An alternative embodiment of a bioabsorable occlusion system 210 is shown in FIGS. 15-19. The bioabsorbable occlusion system 210 is similar to the bioabsorable occlusion system 10 described above and shown in FIGS. 2A-14 and common reference numbers are used to identify features common to both systems.
Continuing with FIGS. 15-19, the bioabsorable occlusion system 210 includes an occlusion implant 220 having a first anchor 224, a second anchor 228, and a connector element 232 coupled to the first anchor 224 and the second anchor 228 that couples and second anchors 224, 228 together. In the bioabsorable occlusion system 210, an entirety of the occlusion implant 220 is bioabsorbable into the patient. However, occlusion implant 220 generally includes an expandable body formed from a flexible membrane 230 that defines an inner volume (not shown) configured to receive therein a fluid that causes expansion of the membrane 230 and thus the implant. The flexible membrane 230 may be a woven structure with an impermeable coating, a braided structure with an impermeable coating, or any polymeric material or composite, with can mono-layered or multi-layered, which can contain a fluid to but is flexible enough to permit expansion.
Like occlusion implant 20, the occlusion implant 220 has an insertion configuration, as shown in FIG. 15, where the first anchor 24 and the second anchor 28 are collapsed and have an initial cross-sectional dimension while be carried by the delivery assembly 60 (FIG. 16). The occlusion implant 220 also has an expanded configuration, as shown in FIG. 16, where the first anchor 24 and the second anchor 28 are ejected from the delivery assembly 60 (FIGS. 16 and 19) and expand outwardly. In the expanded configuration, the first anchor 224 and second anchor 228 have an expanded cross-sectional dimension that is substantially greater than the initial cross-sectional dimension. In addition, the cross-sectional dimension of the connector member 232 is substantially less the respective cross-sectional dimensions of the first anchor 224 and the second anchor 228.
The occlusion implant 220 also includes an injection member 236 that is used to inject a fluid into to inner volume of the occlusion implant 220. A fluid may be saline, a contrast, or methyl-acrylate. Other injectable materials that are biocompatible may be used to cause expansion of the implant. In addition, the entirety of the occlusion implant 220 is bioabsorable.

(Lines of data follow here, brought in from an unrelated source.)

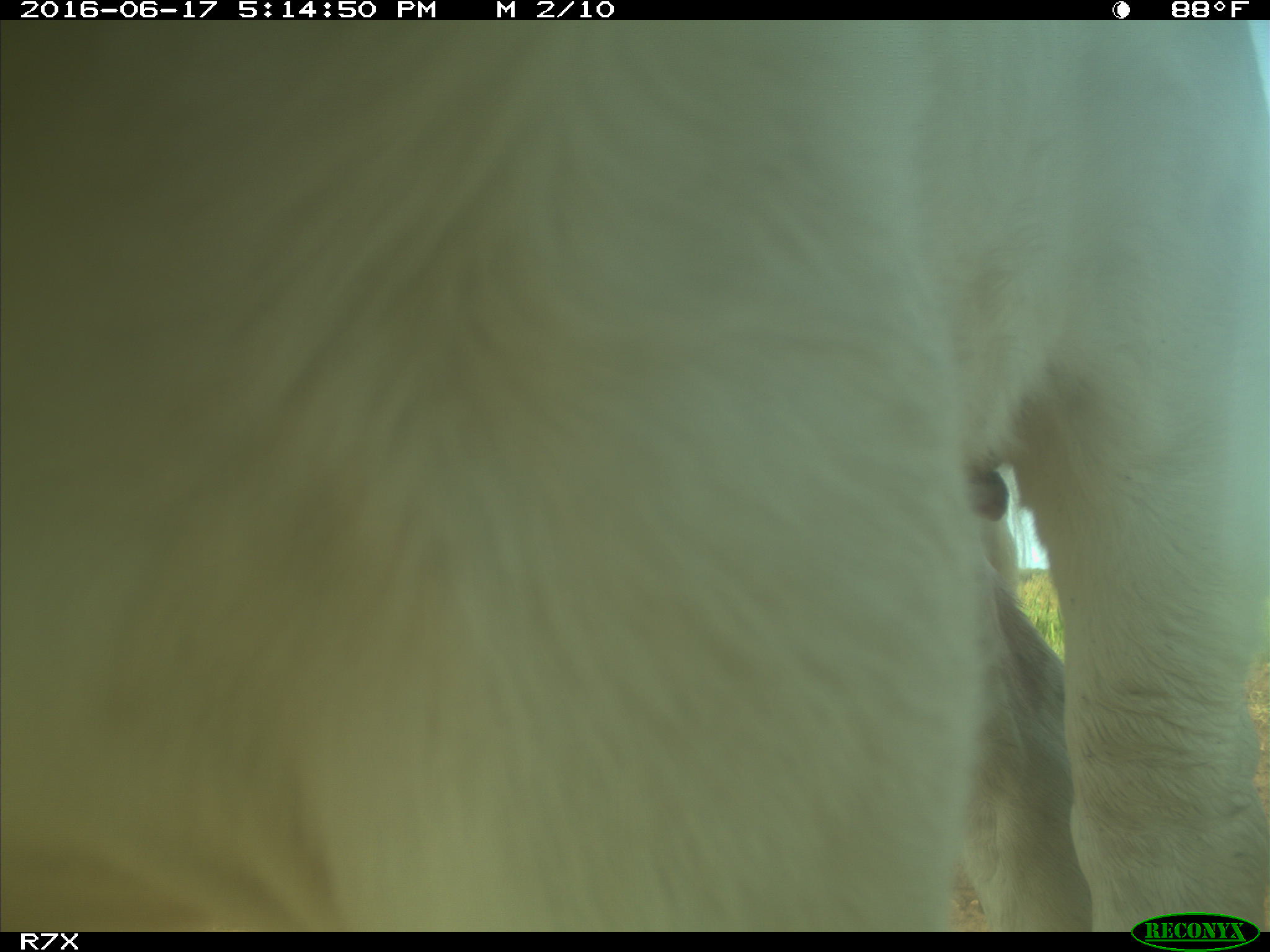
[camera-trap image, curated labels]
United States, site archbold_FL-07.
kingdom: Animalia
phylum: Chordata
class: Mammalia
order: Artiodactyla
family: Bovidae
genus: Bos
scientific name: Bos taurus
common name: domestic cow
Bos taurus (domestic cow).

As shown in the sequence of FIGS. 16-19, advancement of the delivery device 74 in a distal direction ejects the first anchor 224 from the guide catheter 64. Further advancement of the delivery device 74 in the distal direction ejects the second anchor 228 from the guide catheter. While advancement of the delivery device 74 is described as causing ejection of the anchors 24, 28, retraction of the guide catheter relative to the delivery device 74 could also cause ejection of the anchors, 24, 28 in the sequence shown. Next, an injection fluid is inserted into the inner volume of the occlusion implant 220 via the injection member 236 until the implant attains it fully expanded state, as shown in FIGS. 16 and 19.
While the disclosure is described herein, using a limited number of embodiments, these specific embodiments are not intended to limit the scope of the disclosure as otherwise described and claimed herein. The precise arrangement of various elements and order of the steps of articles and methods described herein are not to be considered limiting. For instance, although the steps of the methods are described with reference to sequential series of reference signs and progression of the blocks in the figures, the method can be implemented in an order as desired.